Por convención social, los plazos hasta llegar a las cosas importantes se cuentan hacia atrás, en forma regresiva. “Quedan X días para casarme” o “faltan X horas para el examen” pueden ser lugares comunes en las conversaciones, según el entorno de cada uno y el momento de la vida. No es casual, en ese contexto, que los segundos antes del lanzamiento de un cohete al espacio se marquen del 10 al uno.

El verano es la temporada de dejar evidente esta costumbre. A mí me restan 19 días para las vacaciones, ese paréntesis en las actividades comunes que hace que todo el conteo comience de nuevo. De pronto pueden ser una ficción o un espejismo psicológico: los problemas no se van ni las actitudes cambian sólo porque alguien no vaya a trabajar. Pero, por lo pronto, este derecho conquistado por los trabajadores rentados hace relativamente poco tiempo (hablamos de unos 100 años como máximo, ya que antes estaba reservado a unos pocos) hay que disfrutarlo con ganas.

Etimológicamente, la palabra vacaciones deriva del latín vacans, participio del verbo vacare: estar libre, desocupado. Ya con ese inicio, quedaría poco por agregar.

Lo ideal y recomendable es irse lo más lejos posible de la casa que uno habita diariamente. Por supuesto que esto no es posible para todos, y, en el caso de no poder, habrá que conformarse con romper la rutina de la forma más fuerte posible.

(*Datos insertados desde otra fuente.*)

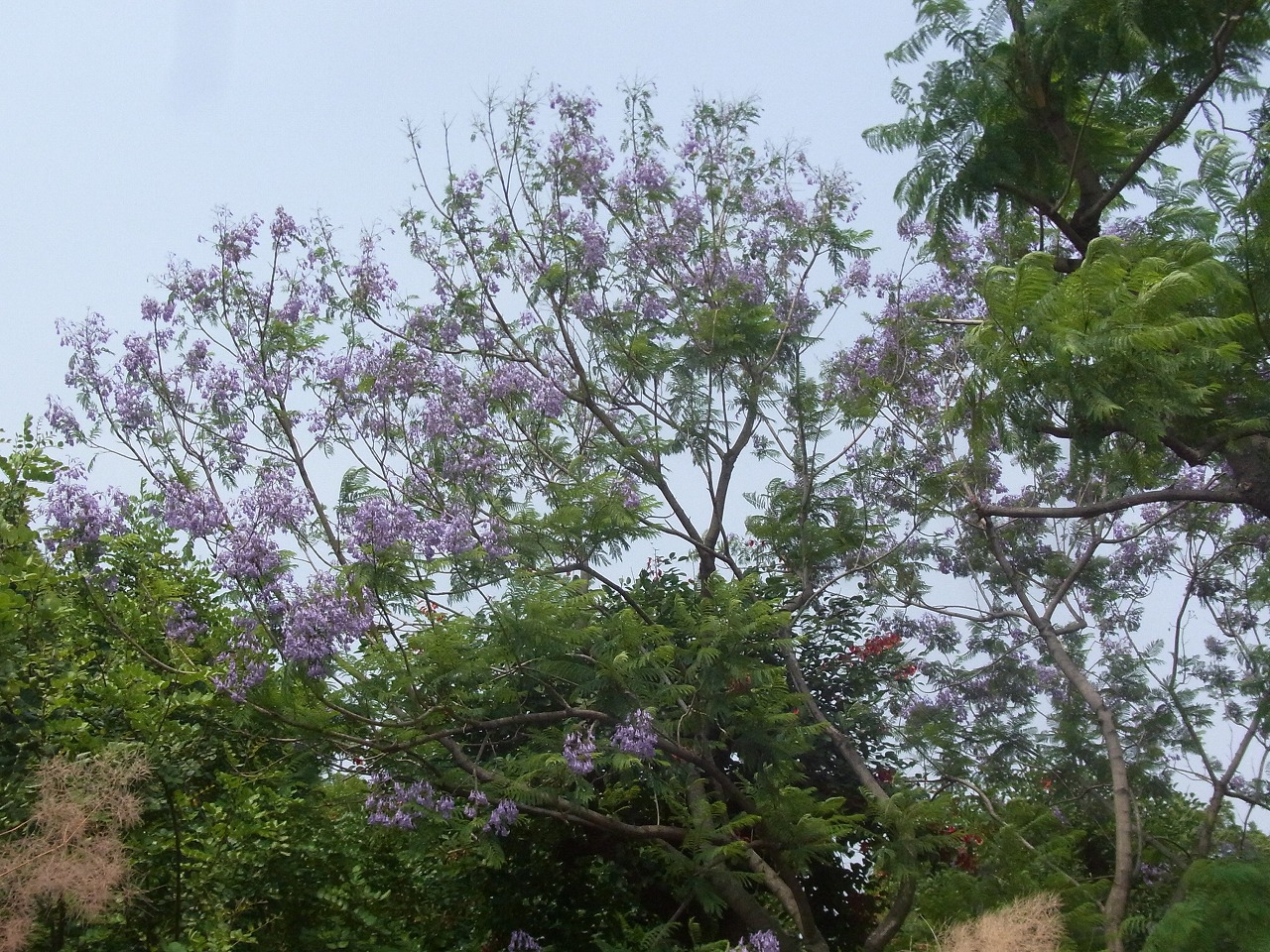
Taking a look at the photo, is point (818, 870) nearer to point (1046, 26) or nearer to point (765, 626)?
point (765, 626)

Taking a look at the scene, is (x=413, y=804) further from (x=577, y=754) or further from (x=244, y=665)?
(x=244, y=665)

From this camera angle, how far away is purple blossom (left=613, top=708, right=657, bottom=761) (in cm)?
620

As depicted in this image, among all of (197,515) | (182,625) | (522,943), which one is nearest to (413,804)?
(182,625)

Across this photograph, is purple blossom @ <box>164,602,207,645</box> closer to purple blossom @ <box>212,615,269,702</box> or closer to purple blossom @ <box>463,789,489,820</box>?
purple blossom @ <box>212,615,269,702</box>

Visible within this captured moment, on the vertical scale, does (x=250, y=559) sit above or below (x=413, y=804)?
above

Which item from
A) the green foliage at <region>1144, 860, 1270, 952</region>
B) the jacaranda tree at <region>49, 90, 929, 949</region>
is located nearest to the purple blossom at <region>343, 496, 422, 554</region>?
the jacaranda tree at <region>49, 90, 929, 949</region>

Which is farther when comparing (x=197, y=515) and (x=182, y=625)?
(x=182, y=625)

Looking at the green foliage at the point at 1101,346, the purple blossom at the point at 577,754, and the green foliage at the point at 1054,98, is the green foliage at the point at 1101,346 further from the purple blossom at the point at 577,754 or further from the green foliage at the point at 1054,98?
the purple blossom at the point at 577,754

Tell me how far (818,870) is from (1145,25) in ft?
22.0

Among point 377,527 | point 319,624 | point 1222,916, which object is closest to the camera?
point 319,624

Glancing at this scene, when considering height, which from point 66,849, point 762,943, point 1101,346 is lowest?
point 762,943

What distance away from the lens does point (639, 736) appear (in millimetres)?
6219

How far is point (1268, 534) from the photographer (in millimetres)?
10445

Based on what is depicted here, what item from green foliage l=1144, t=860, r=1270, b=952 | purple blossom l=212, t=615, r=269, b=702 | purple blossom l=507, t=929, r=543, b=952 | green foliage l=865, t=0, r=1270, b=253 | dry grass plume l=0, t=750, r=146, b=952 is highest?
green foliage l=865, t=0, r=1270, b=253
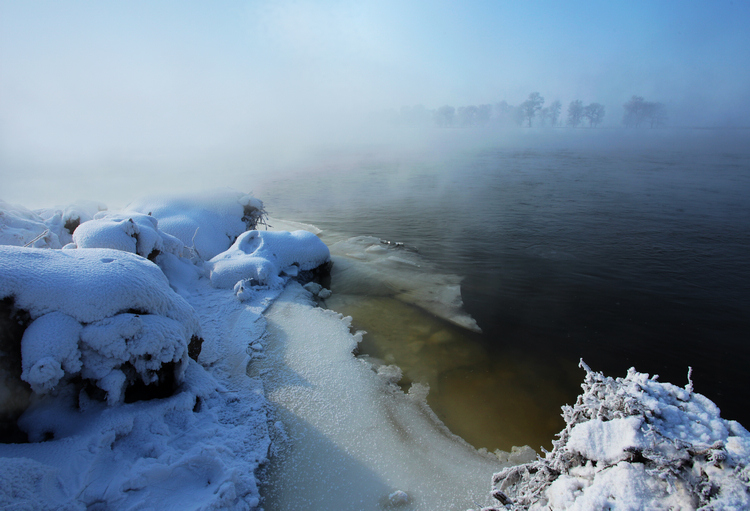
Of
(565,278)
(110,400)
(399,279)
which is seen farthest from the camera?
(565,278)

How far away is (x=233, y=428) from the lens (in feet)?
12.2

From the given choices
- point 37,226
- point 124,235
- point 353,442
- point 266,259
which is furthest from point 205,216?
point 353,442

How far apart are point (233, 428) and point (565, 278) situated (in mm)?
8368

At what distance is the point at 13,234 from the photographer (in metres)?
6.82

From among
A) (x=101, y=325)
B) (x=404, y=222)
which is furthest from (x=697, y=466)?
(x=404, y=222)

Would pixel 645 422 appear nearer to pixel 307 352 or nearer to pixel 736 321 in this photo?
pixel 307 352

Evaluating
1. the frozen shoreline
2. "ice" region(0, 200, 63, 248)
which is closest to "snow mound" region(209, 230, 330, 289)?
the frozen shoreline

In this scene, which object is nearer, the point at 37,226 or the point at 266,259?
the point at 37,226

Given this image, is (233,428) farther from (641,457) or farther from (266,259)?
(266,259)

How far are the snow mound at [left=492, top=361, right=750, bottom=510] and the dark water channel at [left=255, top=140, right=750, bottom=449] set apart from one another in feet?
6.41

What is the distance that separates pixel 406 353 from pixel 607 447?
376 centimetres

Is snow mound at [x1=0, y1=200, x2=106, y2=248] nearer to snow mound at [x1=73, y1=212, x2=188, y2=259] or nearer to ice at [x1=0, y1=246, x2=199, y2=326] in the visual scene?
snow mound at [x1=73, y1=212, x2=188, y2=259]

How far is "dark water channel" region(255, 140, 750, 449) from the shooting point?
5.16 metres

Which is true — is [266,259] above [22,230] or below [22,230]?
below
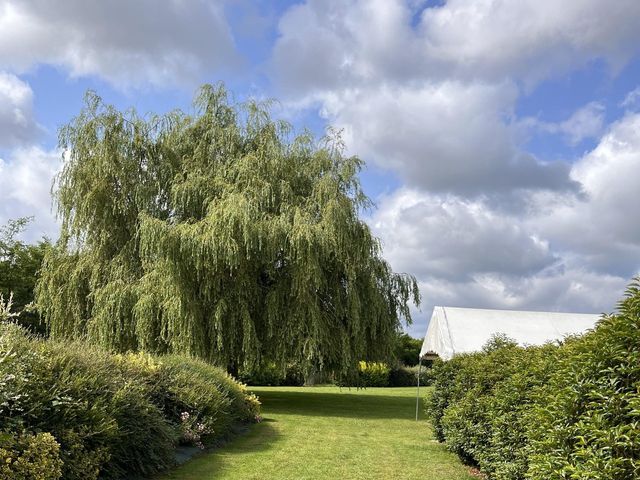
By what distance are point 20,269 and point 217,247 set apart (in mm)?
20582

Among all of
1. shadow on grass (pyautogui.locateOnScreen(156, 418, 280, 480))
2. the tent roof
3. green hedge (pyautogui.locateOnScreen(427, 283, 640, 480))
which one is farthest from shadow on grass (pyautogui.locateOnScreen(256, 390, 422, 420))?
green hedge (pyautogui.locateOnScreen(427, 283, 640, 480))

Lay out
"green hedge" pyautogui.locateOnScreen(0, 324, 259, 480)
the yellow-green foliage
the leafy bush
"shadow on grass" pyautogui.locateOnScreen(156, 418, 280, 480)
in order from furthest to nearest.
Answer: "shadow on grass" pyautogui.locateOnScreen(156, 418, 280, 480), "green hedge" pyautogui.locateOnScreen(0, 324, 259, 480), the yellow-green foliage, the leafy bush

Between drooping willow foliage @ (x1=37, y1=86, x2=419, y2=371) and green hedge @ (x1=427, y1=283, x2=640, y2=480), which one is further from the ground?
drooping willow foliage @ (x1=37, y1=86, x2=419, y2=371)

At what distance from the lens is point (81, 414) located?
6031 millimetres

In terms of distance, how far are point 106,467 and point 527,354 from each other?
473cm

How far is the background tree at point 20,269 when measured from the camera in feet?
95.1

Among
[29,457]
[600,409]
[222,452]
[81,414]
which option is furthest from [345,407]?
[600,409]

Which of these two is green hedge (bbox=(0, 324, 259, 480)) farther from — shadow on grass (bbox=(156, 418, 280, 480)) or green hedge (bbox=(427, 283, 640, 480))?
green hedge (bbox=(427, 283, 640, 480))

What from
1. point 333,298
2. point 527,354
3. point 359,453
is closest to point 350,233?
point 333,298

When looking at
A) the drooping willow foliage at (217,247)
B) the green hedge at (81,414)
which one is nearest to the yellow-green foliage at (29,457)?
the green hedge at (81,414)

Cuando se retorne al trabajo, una nueva cuenta regresiva comenzará a correr. Muchos son los que calcularán, apenas sentados en sus escritorios, cuántos meses les faltan para volver a tener vacaciones. Quizás ésa sea la real ilusión, la ficción a la cual todos (alguna vez) nos agarramos con fuerza: que el trabajo sea la excepción y el descanso, la regla. Por algo la diferencia, allá en los tiempos romanos remotos, era entre el ocio y el nec-otium (no ocio), donde las tareas económicamente productivas eran lo contrario del no hacer nada.